Well, first off it's Ubuntu he's complaining about. So at least we can pull up the PS/2 code to see what it does, if we want. In this particular case, (assuming GUI) the mouse is a generic driver device that the X server configures. If not in X, then you're looking at something configured by 'curses'.
http://www.kernel.org/
But regardless of UI and OS, if you can choke every application to death with messages whenever it gets input focus, you're not going to be able to do anything when the OS boots.
And in any OS, if the interrupt handling is completely busy handling interrupts (which is a common mode of failure with hardware issues), then unless you have a Tardus, you're not going to be patient enough to wait the 100 years or so for the computer to finish booting up, assuming it doesn't suffer additional failutes in the intervening century, which is likely.

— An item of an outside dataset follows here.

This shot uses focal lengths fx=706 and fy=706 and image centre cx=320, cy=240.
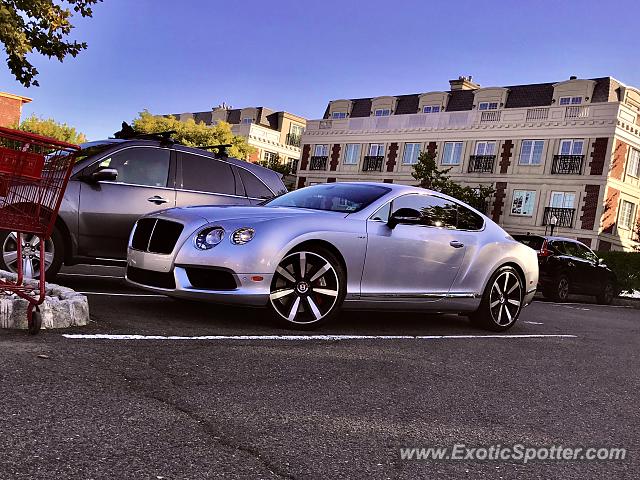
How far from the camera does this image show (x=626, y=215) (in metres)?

As for 'uncrashable' stacks, hardware problems trump any software, no matter how well written. I've had too many snipe hunts debugging problems that came from bad hardware. A bad router/switch connected to one card can kill the network stack for all network cards on a machine. A USB or IEEE1394 device behaving badly can snuff the USB or firewire stack without much trouble. A bad SCSI device can take down the whole SCSI bus in a heartbeat.
Most hardware is based around strong assumptions about clocks. If 'random' things happen at odd intervals when not expected, the whole model typically breaks down, or manifests strange symptoms. This effect is usually
amplified by software, because normally software is many orders of magnitude more complex than the hardware it's working with.
While a basic mouse might have a couple of mickey (yes, that's the term) counters, a register of bits for buttons, and some microcontoller to send the data up a serial interface to thecomputer in one of the numerous mouse protocols, there are typically a few thousand lines of code between that mouse and the higher level portion of the OS that recognizes 'Mouse'. Not least, a driver to sit on the computer's side of that serial (serial/USB/PS2) connection and listen for interrupts, receive the generated mouse events, decode them, and eventually make events of the motion, button presses and releases. Not to mention 'thunks' up from driver to OS level, interprocess communication, and any 'scheduling' the OS does assuming hundreds of events per second, rather than thousands. Usually there are fixed-length queues at the lower levels of this chain, since dynamically allocating heap isn't an option in driver-world, and it's these that get overflowed when hardware acts badly. The OS, typically on a schedule between process/thread-switches, goes and collects data from these queues and moves them to queues that ARE dynamically allocated. Now, if those input queues are ALWAYS full, which is statistically not expected, the OS will spend a lot of time allocating memory that can't be freed, so virtual memory will soon become involved, and now things are being swapped to the hard drive as the heap constantly grows. From here on, nothing gets serviced as often as it should, and other queues begin to overflow, and more memory is needed to keep up with them... and next thing you know, your Linux box is behaving as badly as a Windows machine.